Brazil’s Olympic Catastrophe: Can Rio pull off the Games with only weeks to go?


I asked the Rio 2016 press office for a tour, but it olympically ignored me. Almost all venues are still under construction. I managed to see part of the Barra Olympic Park, which will host many of the events, after buying a last-minute ticket to a Volleyball World League match. Although construction for the Games is progressing, it appears far from “97 percent complete,” as the organizers claimed recently.

I also saw most of the Deodoro Olympic Park, which is apparently open to anyone who wants to see it. I walked straight in and found half-built grandstands abandoned in the middle of a Friday afternoon.

The few projects that have been completed don’t inspire much confidence. In April, a newly built bike path along Rio’s seashore collapsed, killing two people.

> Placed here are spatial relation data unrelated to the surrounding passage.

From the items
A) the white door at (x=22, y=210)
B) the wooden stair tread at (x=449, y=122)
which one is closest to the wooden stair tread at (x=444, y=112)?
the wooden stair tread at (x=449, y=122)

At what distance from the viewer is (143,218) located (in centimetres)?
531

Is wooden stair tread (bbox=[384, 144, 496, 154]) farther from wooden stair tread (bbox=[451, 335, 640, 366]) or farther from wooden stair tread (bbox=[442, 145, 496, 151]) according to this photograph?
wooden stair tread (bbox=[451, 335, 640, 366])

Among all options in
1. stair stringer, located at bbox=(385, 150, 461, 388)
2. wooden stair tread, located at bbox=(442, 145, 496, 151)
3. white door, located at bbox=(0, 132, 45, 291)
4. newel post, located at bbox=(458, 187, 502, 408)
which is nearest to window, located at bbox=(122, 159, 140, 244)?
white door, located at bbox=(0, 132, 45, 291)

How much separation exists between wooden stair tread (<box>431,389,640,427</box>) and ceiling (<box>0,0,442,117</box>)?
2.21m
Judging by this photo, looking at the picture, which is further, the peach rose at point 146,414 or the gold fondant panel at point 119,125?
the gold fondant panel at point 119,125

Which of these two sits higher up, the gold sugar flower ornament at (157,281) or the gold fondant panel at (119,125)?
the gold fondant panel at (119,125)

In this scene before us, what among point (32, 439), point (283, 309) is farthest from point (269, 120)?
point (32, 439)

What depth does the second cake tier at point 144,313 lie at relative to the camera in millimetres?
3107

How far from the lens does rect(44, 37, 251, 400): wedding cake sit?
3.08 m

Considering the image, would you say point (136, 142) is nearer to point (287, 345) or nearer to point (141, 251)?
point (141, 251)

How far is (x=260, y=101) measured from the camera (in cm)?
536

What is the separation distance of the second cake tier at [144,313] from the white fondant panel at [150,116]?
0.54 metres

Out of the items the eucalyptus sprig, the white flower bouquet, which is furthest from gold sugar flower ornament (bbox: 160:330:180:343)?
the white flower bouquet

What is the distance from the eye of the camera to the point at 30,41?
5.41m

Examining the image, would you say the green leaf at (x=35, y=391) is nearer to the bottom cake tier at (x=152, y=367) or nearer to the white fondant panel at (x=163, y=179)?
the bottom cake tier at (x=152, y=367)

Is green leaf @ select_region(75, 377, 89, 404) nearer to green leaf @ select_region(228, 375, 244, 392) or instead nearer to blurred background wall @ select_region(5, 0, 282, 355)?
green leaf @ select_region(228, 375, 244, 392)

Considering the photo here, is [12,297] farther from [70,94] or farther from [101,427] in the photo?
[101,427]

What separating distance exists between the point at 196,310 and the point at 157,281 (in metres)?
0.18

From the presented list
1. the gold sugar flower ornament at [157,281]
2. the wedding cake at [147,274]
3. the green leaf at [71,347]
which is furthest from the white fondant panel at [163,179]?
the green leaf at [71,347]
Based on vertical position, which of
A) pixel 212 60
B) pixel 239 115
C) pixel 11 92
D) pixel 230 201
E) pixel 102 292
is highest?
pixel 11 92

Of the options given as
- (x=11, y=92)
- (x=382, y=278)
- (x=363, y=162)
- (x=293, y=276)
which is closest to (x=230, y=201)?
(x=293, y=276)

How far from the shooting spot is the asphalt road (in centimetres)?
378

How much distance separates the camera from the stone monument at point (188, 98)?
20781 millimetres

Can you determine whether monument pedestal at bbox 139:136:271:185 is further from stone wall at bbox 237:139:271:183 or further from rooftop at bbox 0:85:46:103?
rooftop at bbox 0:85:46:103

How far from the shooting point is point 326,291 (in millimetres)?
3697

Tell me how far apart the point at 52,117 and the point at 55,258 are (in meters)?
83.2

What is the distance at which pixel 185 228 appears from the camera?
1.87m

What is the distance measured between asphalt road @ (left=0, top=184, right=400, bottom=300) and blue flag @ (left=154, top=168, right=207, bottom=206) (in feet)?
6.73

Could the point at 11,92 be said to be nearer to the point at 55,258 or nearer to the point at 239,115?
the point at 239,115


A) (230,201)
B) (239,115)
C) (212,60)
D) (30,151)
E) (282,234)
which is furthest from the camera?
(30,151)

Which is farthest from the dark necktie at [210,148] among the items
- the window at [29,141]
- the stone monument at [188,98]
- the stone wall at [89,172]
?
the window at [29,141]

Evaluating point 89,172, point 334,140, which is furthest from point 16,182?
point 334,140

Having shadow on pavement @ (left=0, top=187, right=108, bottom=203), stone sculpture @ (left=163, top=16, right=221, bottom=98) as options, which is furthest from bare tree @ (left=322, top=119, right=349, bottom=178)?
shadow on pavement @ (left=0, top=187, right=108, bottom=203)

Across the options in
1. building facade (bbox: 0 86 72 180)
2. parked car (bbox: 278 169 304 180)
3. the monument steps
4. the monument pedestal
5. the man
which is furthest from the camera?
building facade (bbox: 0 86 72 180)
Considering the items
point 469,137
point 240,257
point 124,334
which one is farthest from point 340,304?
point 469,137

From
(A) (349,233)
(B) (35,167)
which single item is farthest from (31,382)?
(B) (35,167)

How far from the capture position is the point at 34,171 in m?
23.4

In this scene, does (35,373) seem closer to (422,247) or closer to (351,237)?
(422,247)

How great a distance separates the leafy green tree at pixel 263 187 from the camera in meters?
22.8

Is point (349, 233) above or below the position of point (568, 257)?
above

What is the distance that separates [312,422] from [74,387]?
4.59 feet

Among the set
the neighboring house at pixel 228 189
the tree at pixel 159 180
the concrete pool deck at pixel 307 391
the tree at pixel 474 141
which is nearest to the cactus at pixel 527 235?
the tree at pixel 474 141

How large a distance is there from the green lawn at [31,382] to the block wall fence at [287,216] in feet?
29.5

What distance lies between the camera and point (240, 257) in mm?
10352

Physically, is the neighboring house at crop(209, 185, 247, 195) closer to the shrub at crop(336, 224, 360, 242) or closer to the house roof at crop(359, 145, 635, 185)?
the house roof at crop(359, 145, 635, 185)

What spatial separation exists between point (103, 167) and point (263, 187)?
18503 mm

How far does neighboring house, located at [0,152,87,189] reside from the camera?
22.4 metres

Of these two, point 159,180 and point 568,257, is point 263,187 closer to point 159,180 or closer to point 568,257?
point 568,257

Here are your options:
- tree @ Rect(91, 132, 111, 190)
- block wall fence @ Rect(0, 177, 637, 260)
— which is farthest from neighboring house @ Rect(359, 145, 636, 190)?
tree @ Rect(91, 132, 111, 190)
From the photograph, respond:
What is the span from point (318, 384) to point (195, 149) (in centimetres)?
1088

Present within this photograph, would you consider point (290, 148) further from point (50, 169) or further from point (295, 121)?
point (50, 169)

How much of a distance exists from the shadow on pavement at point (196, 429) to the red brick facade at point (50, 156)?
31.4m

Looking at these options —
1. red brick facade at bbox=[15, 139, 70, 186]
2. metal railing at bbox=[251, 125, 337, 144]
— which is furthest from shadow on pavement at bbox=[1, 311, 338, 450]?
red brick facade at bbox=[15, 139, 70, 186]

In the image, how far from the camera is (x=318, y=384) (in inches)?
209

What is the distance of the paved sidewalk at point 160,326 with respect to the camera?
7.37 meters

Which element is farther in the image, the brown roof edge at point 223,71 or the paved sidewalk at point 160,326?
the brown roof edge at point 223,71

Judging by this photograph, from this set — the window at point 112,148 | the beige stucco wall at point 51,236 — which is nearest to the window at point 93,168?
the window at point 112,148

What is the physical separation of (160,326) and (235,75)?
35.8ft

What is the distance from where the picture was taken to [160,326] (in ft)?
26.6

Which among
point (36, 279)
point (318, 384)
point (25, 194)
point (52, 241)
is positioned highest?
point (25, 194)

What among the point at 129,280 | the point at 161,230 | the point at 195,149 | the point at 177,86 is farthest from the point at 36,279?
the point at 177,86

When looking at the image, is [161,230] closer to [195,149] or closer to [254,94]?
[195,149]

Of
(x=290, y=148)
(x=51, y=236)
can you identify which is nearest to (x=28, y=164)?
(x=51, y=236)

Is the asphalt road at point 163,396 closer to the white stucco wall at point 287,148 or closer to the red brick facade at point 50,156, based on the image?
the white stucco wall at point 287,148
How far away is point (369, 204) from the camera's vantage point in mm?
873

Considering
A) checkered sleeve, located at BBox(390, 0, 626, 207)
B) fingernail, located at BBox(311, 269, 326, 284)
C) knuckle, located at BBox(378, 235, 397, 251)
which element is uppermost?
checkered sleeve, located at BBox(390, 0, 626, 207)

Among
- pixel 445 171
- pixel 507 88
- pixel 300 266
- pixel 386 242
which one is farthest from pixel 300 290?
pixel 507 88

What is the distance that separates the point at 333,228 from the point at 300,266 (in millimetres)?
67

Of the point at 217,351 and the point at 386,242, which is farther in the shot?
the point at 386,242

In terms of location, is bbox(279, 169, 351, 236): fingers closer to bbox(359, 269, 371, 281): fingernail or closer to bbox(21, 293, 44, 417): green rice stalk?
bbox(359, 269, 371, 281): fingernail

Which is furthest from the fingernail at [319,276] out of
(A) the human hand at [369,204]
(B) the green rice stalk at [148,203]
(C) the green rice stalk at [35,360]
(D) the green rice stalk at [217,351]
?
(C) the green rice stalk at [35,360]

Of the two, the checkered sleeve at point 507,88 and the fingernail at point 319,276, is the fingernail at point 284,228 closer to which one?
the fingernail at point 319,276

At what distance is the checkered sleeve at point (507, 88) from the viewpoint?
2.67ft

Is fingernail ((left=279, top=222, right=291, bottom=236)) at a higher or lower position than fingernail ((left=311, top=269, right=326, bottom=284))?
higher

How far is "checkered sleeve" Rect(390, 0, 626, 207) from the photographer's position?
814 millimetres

Work on the beach volleyball arena at Copacabana stalled because the organizers failed to get the proper environmental licenses. Then the structure was damaged by waves. Workers erected a six-foot-high sand barrier to protect the site. It also protects thugs; tourists are being mugged behind it. A construction worker told me he’d seen a man stabbed there, and warned me to stay away. The robbers were so comfortable that they had left their backpacks and a beach chair nearby on the sand.

Safety is of great concern to athletes and tourists. They are right to worry. According to local news reports, drug traffickers are involved in territorial disputes in at least 20 Rio neighborhoods.

Eight years ago, the government established the Pacifying Police Units, a heavily armed force that tries to reclaim favelas from the gangs. But these units seem to have worsened the drug war rather than ended it. This year, 43 police officers have been killed in the state, and at least 238 civilians have been killed by the police. The United Nations has said it’s concerned about violence by the military police and the officers in the favelas, notably against children living on the streets. Everybody fears an increase in police violence during the Games. The country will deploy 85,000 soldiers and police officers, about twice the number used in the London 2012 Olympics.

Frequent shootouts near the Olympic arenas and on routes to them are also a concern: 76 people have been hit by stray bullets in Rio so far this year; 21 of them have died. On June 19, more than 20 men carrying assault rifles and hand grenades stormed the city’s largest public hospital to free an alleged drug kingpin in police custody, leaving one person dead and two hurt.

And the 500,000 people expected to visit for the Games should be worried about how easily they could wander into dangerous areas: There’s a dearth of signs and tourist information on the streets and on public transportation. A native Brazilian, I spent half an hour at the central train station just trying to figure out where to catch a bus to the Olympic Park — and I’d looked it up beforehand. The information booth inside the station was empty. Outside, few of the bus stops displayed information about which lines went where. I resorted to asking popcorn vendors and passers-by for directions. I’m glad I speak Portuguese.